PROBLEM TO WORK ON:
Please quote only the lines that start at the one with "What measurable distance" and go on to the last line of the data, both ends kept.

-----

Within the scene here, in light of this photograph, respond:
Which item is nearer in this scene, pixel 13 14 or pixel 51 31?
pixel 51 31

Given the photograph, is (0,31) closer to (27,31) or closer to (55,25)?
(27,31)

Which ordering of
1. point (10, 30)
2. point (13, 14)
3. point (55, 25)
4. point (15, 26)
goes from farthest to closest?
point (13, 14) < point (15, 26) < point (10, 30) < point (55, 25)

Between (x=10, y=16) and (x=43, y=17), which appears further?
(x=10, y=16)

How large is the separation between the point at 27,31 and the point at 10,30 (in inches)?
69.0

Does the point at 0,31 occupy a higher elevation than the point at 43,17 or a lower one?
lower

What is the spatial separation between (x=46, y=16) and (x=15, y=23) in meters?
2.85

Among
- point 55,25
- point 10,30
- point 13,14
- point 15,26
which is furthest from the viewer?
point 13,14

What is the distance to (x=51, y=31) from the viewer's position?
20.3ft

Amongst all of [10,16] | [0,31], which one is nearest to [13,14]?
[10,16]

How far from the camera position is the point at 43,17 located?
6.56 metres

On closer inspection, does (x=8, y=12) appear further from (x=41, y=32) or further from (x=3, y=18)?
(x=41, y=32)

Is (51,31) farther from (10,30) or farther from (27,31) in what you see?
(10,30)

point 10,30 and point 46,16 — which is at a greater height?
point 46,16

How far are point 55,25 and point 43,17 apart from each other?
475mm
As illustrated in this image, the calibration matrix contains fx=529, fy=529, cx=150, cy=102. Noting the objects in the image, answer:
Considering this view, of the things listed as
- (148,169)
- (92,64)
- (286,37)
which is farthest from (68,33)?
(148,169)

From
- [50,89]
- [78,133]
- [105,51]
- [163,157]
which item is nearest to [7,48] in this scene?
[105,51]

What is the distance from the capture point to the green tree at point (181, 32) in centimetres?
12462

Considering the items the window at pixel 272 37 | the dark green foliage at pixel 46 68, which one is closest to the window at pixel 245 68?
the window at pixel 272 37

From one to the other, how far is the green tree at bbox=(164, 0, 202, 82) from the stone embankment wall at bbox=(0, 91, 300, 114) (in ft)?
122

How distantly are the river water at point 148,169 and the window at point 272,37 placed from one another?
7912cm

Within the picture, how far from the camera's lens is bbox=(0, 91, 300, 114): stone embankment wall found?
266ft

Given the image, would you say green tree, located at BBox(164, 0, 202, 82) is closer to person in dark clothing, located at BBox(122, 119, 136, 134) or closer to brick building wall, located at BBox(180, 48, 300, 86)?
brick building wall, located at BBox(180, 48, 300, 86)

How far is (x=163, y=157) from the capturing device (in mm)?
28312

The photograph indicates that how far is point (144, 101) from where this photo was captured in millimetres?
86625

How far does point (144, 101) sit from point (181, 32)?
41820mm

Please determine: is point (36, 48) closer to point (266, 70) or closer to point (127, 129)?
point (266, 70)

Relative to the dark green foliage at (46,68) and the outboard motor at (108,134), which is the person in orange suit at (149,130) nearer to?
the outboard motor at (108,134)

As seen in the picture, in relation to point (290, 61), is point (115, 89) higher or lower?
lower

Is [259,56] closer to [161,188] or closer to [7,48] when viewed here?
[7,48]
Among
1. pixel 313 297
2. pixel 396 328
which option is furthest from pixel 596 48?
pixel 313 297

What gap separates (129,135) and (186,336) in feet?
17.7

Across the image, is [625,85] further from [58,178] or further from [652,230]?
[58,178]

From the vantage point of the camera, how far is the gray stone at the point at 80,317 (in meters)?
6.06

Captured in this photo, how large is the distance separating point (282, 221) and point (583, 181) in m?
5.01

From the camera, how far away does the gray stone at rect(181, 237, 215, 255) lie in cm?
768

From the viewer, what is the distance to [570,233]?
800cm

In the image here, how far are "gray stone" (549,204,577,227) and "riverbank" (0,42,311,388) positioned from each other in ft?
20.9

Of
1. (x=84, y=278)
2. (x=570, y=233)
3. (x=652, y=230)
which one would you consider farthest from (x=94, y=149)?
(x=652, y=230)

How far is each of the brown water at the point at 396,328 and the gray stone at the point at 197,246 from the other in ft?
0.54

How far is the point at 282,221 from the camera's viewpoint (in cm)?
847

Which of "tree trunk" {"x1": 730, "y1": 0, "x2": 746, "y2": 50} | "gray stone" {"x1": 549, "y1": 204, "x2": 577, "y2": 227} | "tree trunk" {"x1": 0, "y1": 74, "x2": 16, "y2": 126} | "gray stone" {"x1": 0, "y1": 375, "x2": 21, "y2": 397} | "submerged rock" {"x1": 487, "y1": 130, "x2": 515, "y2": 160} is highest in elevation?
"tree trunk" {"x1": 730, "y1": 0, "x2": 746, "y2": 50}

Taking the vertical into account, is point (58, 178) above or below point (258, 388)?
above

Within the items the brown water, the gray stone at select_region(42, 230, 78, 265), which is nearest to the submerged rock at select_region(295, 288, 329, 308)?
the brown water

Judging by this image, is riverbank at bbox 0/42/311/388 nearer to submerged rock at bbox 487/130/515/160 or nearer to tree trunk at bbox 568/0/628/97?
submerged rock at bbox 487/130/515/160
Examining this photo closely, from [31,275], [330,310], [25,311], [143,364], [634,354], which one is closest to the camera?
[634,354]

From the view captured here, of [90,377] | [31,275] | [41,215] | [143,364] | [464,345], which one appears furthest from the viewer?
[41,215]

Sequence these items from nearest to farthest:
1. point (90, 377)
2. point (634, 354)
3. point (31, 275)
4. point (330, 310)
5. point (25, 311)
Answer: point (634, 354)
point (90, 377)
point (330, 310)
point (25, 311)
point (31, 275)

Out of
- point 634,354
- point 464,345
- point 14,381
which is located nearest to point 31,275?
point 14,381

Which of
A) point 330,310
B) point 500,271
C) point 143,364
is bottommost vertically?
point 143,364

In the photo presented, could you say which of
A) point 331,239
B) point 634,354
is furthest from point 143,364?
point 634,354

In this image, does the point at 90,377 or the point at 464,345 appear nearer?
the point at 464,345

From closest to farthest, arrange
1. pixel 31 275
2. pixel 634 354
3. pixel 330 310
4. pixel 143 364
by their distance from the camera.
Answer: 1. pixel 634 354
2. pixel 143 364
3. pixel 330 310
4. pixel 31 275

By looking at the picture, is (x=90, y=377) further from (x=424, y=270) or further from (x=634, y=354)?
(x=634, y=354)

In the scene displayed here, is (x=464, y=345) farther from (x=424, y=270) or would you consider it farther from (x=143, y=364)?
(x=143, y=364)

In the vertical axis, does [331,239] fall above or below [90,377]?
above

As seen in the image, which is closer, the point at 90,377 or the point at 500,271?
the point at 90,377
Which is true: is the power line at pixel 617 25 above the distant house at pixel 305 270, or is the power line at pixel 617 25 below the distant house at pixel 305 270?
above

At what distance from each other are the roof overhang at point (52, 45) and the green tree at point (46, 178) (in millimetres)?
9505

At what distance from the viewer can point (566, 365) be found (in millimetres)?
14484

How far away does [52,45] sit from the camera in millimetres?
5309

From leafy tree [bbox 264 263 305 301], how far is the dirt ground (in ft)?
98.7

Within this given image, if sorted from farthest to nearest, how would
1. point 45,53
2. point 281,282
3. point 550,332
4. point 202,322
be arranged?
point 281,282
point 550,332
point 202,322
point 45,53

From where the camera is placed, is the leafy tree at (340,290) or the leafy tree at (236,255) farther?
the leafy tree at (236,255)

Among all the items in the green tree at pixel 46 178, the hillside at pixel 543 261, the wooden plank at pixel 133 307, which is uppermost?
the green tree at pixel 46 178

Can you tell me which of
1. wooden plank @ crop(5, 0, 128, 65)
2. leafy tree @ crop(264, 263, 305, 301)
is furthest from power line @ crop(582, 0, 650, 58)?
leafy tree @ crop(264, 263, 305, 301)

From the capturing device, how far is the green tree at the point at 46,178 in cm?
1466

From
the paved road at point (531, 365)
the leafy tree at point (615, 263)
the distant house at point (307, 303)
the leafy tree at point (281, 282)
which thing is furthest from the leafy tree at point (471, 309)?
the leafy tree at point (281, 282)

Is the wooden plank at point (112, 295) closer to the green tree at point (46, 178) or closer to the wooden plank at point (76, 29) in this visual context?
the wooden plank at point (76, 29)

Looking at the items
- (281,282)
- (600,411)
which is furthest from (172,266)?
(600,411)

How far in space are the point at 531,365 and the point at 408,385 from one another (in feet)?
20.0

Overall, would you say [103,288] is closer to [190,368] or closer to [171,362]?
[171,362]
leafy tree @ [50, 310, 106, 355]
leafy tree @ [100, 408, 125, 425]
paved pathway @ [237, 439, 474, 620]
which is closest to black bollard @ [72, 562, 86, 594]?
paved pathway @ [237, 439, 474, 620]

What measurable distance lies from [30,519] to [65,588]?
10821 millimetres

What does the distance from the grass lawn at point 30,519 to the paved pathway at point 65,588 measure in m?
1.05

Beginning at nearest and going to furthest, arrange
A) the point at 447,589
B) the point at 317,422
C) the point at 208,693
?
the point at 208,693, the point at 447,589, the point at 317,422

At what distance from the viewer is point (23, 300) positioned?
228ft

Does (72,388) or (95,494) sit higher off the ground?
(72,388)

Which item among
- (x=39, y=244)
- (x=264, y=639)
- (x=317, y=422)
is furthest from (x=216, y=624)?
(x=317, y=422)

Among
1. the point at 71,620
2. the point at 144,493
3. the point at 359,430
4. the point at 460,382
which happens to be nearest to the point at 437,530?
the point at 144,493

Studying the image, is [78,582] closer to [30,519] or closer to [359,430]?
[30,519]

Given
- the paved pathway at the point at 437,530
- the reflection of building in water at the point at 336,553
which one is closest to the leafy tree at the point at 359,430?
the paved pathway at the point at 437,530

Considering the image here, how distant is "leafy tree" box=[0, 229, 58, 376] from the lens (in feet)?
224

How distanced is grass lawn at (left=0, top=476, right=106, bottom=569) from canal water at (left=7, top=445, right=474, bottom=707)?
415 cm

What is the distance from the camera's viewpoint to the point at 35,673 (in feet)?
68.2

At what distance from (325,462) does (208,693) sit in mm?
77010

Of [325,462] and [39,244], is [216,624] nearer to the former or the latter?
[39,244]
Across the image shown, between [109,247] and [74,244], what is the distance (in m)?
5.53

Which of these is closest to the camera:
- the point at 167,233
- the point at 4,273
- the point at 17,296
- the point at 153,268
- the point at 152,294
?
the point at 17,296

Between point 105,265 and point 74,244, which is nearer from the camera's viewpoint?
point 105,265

-----

TASK SOLUTION:
What measurable distance lies from [30,519] to [65,588]?
10821 millimetres

What does the distance from the grass lawn at point 30,519 to the paved pathway at point 65,588 measure in m?
1.05

Beginning at nearest and going to furthest, arrange
A) the point at 447,589
B) the point at 317,422
C) the point at 208,693
?
the point at 208,693, the point at 447,589, the point at 317,422

At what distance from the viewer is point (23, 300) positioned?
228ft

Does (72,388) or (95,494) sit higher off the ground?
(72,388)

Which item among
- (x=39, y=244)
- (x=264, y=639)
- (x=317, y=422)
is furthest from (x=216, y=624)?
(x=317, y=422)

Among
1. the point at 71,620
2. the point at 144,493
3. the point at 359,430
4. the point at 460,382
which happens to be nearest to the point at 437,530?
the point at 144,493

Studying the image, is [78,582] closer to [30,519] or closer to [359,430]?
[30,519]

Given
- the paved pathway at the point at 437,530
- the reflection of building in water at the point at 336,553
which one is closest to the leafy tree at the point at 359,430?
the paved pathway at the point at 437,530

Considering the image here, how distant is "leafy tree" box=[0, 229, 58, 376] from the lens (in feet)?
224

How distanced is grass lawn at (left=0, top=476, right=106, bottom=569) from canal water at (left=7, top=445, right=474, bottom=707)?
415 cm

What is the distance from the camera's viewpoint to the point at 35,673 (in feet)?
68.2

At what distance from (325,462) does (208,693) sit in mm?
77010

Of [325,462] and [39,244], is [216,624] nearer to the former or the latter?
[39,244]
Across the image shown, between [109,247] and [74,244], what is the distance (in m)?
5.53

Which of these is closest to the camera:
- the point at 167,233
- the point at 4,273
- the point at 17,296
- the point at 153,268
- the point at 152,294
?
the point at 17,296

Between point 105,265 and point 74,244, which is nearer from the camera's viewpoint?
point 105,265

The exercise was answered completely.